Ваша задача:
Дословно извлеките из приведённого ниже текста о кубке Катенина весь отрывок, начиная с "Узнай – правдив ли" и вниз до "не поэты. – А.Б.)".

Исходный текст:
____
Прогулки с Евгением Онегиным — страница 49 из 89

Лишь кубок, говорят, остался

Один в живых из всех наград;

Из рук он в руки попадался

И даже часто невпопад,

Гулял, бродил по белу свету;

Но к настоящему поэту

Пришел, однако, на житье.

Ты с ним, счастливец, поживаешь,

В него ты через край вливаешь

Свое волшебное питье…

Вот так великодушно Катенин отдает свой поэтический кубок Пушкину – пушкинским же четырехстопным ямбом.

Из кубка, сделай одолженье,

Меня питьем своим напой;

Но не облей неосторожно:

Он, я слыхал, заворожен,

И смело пить тому лишь можно,

Кто сыном Фебовым рожден.

Невинным опытом сначала

Узнай – правдив ли этот слух:

Младых романтиков хоть двух

Проси отведать из бокала;

И, если капли не пролив,

Напьются милые свободно,

Тогда и слух, конечно, лжив,

(Значит, романтики – не поэты. – А.Б.)

И можно пить кому угодно;

Но, если, боже сохрани,

Замочат пазуху они, –

Тогда и я желанье кину,

В урок поставлю их беду

И вслед Ринальду-паладину

Благоразумием пойду:

Надеждой ослеплен пустою,

Опасным не прельщусь питьем

И, в дело не входя с судьбою,

Останусь лучше при своем.
____
Показанные строки:

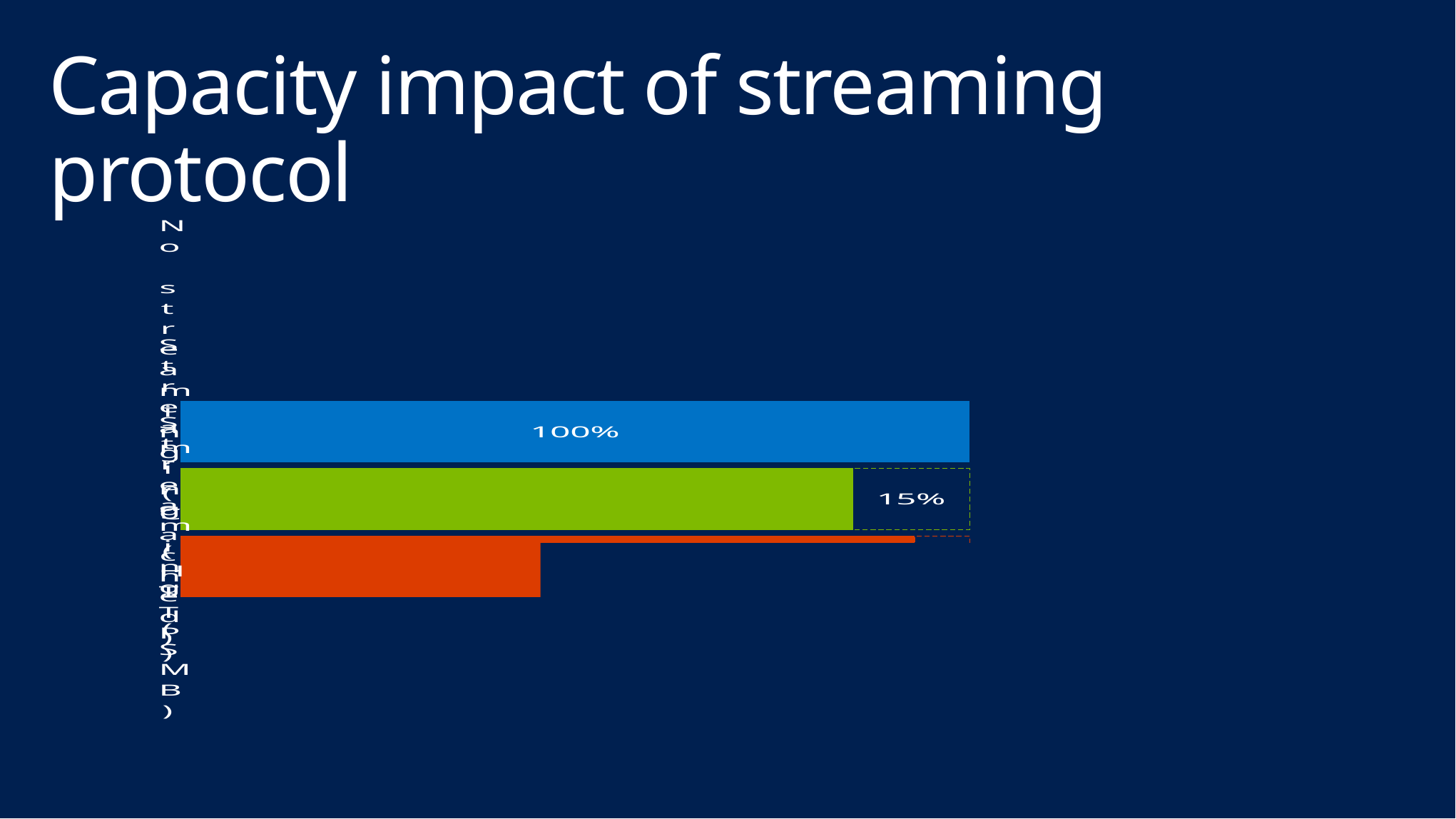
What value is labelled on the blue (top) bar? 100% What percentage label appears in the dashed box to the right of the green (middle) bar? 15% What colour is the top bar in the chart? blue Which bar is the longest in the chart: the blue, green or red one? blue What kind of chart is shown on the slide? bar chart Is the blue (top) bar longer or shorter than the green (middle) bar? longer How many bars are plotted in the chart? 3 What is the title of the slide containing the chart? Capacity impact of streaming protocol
____
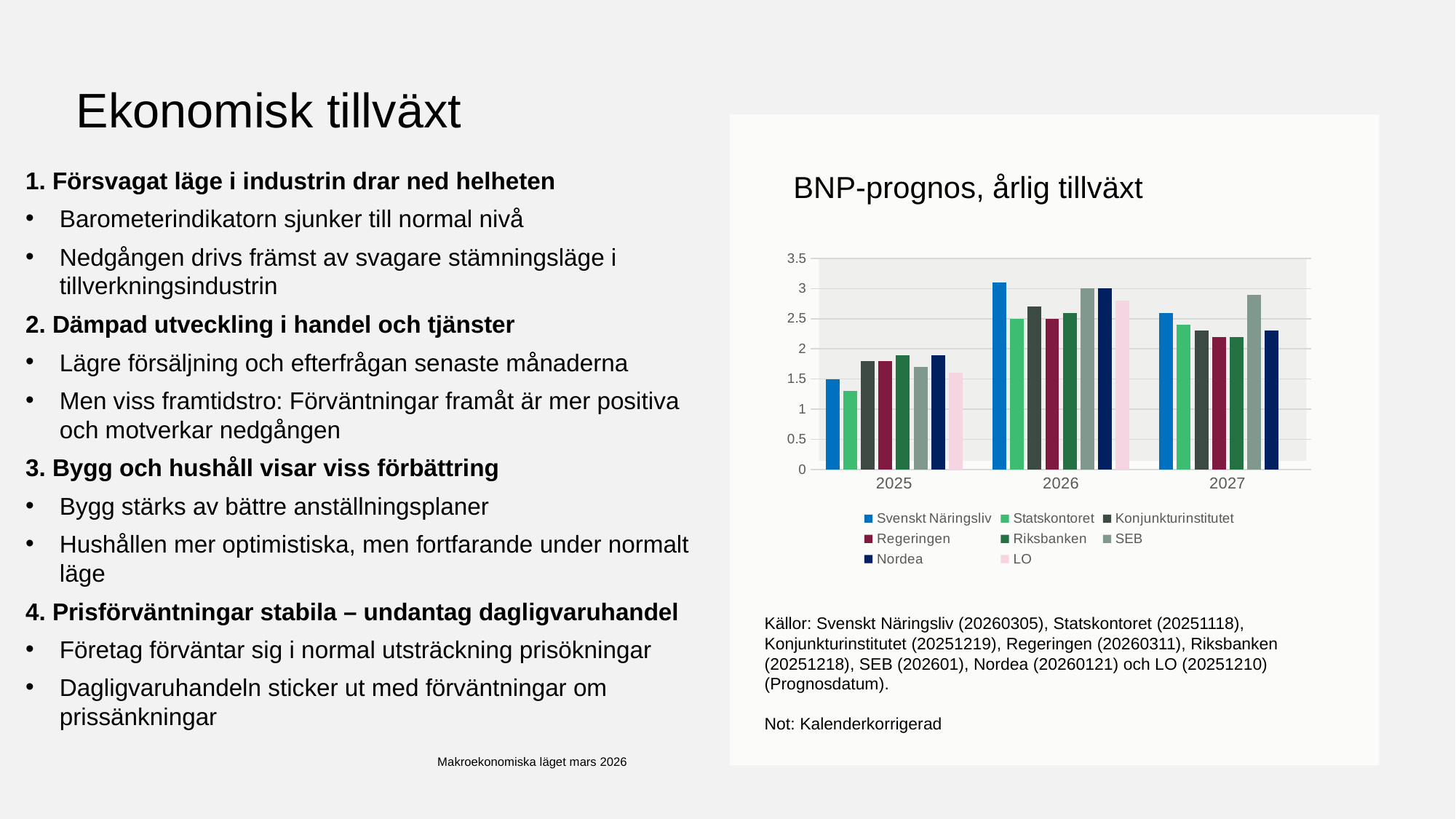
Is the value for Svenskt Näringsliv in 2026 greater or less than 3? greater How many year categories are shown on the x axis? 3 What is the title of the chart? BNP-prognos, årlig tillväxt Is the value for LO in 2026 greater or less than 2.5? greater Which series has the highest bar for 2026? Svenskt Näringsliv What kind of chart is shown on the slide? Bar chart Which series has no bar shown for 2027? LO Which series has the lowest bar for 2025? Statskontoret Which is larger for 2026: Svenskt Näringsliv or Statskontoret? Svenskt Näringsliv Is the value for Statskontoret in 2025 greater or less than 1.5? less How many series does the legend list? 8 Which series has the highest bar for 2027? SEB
____
Ответ к заданию:
Узнай – правдив ли этот слух:

Младых романтиков хоть двух

Проси отведать из бокала;

И, если капли не пролив,

Напьются милые свободно,

Тогда и слух, конечно, лжив,

(Значит, романтики – не поэты. – А.Б.)